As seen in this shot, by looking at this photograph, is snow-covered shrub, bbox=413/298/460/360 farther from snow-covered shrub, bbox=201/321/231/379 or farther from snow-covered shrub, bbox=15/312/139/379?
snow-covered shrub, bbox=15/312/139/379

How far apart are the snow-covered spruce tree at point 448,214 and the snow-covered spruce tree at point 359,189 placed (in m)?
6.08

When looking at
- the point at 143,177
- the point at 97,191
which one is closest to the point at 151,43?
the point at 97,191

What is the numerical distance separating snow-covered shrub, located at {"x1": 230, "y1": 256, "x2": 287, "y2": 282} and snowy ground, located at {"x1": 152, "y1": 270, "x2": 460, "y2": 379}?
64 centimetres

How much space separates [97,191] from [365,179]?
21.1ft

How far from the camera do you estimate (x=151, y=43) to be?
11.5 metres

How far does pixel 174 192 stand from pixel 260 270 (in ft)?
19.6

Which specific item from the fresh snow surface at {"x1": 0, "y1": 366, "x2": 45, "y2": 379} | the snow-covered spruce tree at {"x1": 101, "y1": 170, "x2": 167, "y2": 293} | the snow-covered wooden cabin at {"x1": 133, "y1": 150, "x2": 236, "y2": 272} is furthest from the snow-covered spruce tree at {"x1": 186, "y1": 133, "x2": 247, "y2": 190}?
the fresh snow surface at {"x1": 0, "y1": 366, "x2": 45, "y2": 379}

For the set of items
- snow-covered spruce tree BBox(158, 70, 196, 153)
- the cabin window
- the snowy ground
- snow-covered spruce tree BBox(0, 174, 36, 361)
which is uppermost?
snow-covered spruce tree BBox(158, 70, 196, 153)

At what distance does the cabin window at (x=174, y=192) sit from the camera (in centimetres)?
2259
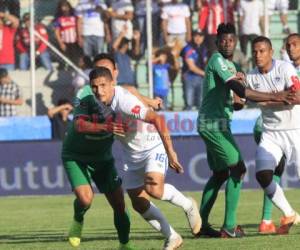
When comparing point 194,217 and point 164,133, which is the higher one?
point 164,133

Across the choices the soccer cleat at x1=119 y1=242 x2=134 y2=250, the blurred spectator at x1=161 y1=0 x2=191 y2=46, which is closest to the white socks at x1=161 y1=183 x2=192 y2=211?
the soccer cleat at x1=119 y1=242 x2=134 y2=250

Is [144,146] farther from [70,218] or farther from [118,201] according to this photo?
[70,218]

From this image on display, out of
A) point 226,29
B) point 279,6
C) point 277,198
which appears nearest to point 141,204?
point 277,198

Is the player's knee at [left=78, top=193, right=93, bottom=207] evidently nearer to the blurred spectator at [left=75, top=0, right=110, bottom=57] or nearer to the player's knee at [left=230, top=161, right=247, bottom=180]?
the player's knee at [left=230, top=161, right=247, bottom=180]

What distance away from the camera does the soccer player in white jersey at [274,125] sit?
12.3 m

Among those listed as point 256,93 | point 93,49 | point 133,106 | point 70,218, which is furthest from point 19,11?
point 133,106

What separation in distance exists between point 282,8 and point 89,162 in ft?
40.4

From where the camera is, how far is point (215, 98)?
12578mm

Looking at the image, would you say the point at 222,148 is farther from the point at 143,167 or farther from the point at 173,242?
the point at 173,242

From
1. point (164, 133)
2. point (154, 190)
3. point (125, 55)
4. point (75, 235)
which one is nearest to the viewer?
point (164, 133)

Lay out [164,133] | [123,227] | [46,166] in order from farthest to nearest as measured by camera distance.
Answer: [46,166] → [123,227] → [164,133]

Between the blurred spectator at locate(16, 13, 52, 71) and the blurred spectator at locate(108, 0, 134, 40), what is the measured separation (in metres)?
1.51

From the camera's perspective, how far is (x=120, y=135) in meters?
10.5

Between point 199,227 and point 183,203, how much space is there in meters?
0.40
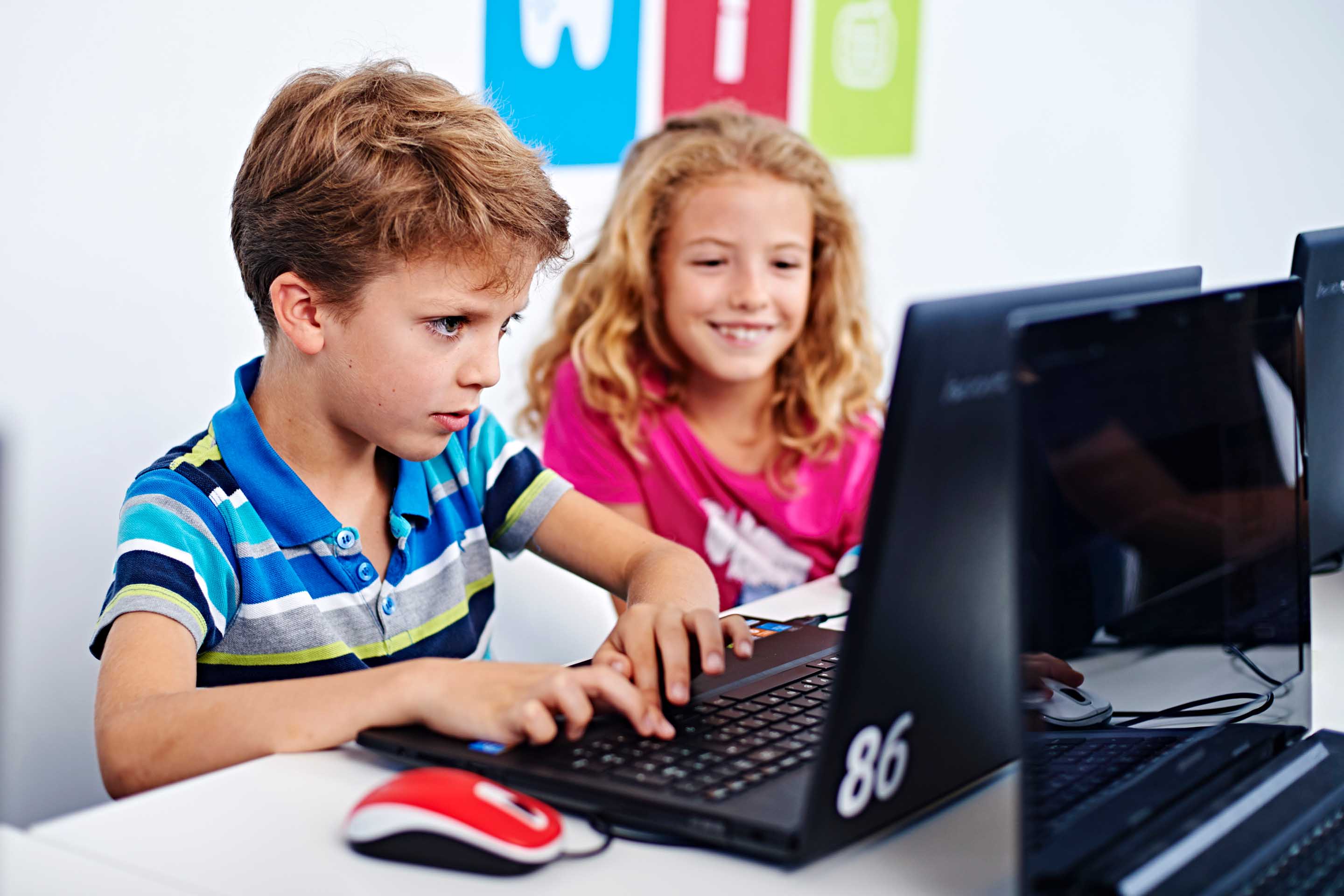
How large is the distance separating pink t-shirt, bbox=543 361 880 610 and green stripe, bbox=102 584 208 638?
2.88 ft

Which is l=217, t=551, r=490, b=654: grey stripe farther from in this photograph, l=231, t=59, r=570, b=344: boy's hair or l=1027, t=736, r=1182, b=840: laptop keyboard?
l=1027, t=736, r=1182, b=840: laptop keyboard

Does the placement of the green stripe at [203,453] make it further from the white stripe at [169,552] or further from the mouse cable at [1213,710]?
the mouse cable at [1213,710]

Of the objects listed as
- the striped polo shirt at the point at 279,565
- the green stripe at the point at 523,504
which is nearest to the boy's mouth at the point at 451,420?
the striped polo shirt at the point at 279,565

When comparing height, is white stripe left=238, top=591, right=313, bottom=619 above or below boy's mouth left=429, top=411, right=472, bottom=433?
below

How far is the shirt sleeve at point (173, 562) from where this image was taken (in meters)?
0.89

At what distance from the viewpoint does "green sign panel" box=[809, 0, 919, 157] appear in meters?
2.82

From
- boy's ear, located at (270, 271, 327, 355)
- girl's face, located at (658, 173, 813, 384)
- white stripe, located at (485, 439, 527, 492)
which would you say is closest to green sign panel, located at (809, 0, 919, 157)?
girl's face, located at (658, 173, 813, 384)

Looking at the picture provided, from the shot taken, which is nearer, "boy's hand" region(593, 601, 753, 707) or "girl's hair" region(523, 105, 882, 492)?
"boy's hand" region(593, 601, 753, 707)

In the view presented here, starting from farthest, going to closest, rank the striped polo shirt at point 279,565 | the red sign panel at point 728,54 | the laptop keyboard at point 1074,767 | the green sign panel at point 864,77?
the green sign panel at point 864,77 < the red sign panel at point 728,54 < the striped polo shirt at point 279,565 < the laptop keyboard at point 1074,767

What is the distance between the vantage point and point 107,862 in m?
0.64

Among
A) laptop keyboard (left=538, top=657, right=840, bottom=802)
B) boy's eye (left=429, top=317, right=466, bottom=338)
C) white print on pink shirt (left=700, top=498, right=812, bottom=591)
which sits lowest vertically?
white print on pink shirt (left=700, top=498, right=812, bottom=591)

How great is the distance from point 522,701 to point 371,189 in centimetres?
50

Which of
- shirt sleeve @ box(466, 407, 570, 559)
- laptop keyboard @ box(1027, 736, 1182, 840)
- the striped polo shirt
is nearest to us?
laptop keyboard @ box(1027, 736, 1182, 840)

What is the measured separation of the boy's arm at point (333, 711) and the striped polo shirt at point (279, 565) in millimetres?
110
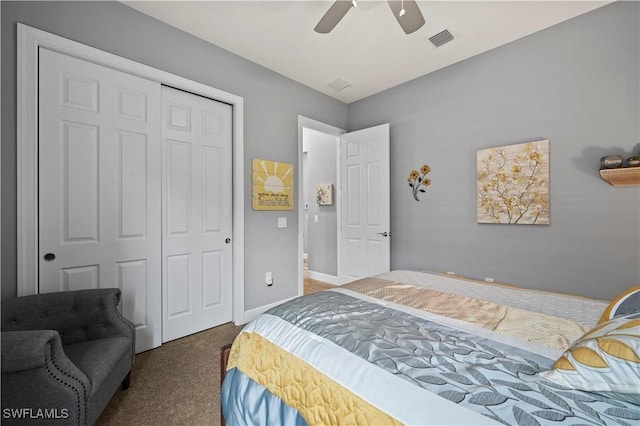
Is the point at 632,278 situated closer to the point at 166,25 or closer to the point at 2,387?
the point at 2,387

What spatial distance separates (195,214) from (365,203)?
212cm

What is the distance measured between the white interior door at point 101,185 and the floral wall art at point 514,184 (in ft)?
10.2

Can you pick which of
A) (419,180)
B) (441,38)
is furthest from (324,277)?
(441,38)

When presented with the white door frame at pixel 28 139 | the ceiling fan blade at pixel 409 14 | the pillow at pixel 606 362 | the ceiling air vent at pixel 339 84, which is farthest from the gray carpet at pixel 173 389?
the ceiling air vent at pixel 339 84

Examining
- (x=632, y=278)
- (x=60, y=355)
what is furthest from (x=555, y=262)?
* * * * * * * * *
* [What to do]:
Rewrite the records from the line containing "Can you pick which of" through the end of the records, changing "furthest" to "farthest" and leaving everything else the same.

* [Exercise answer]:
Can you pick which of
A) (419,180)
B) (441,38)
is farthest from (324,277)?
(441,38)

When presented with the white door frame at pixel 28 139 | the ceiling fan blade at pixel 409 14 | the pillow at pixel 606 362 | the ceiling air vent at pixel 339 84, which is farthest from the gray carpet at pixel 173 389?
the ceiling air vent at pixel 339 84

Examining
- (x=632, y=278)
- (x=60, y=355)
what is farthest from (x=555, y=262)?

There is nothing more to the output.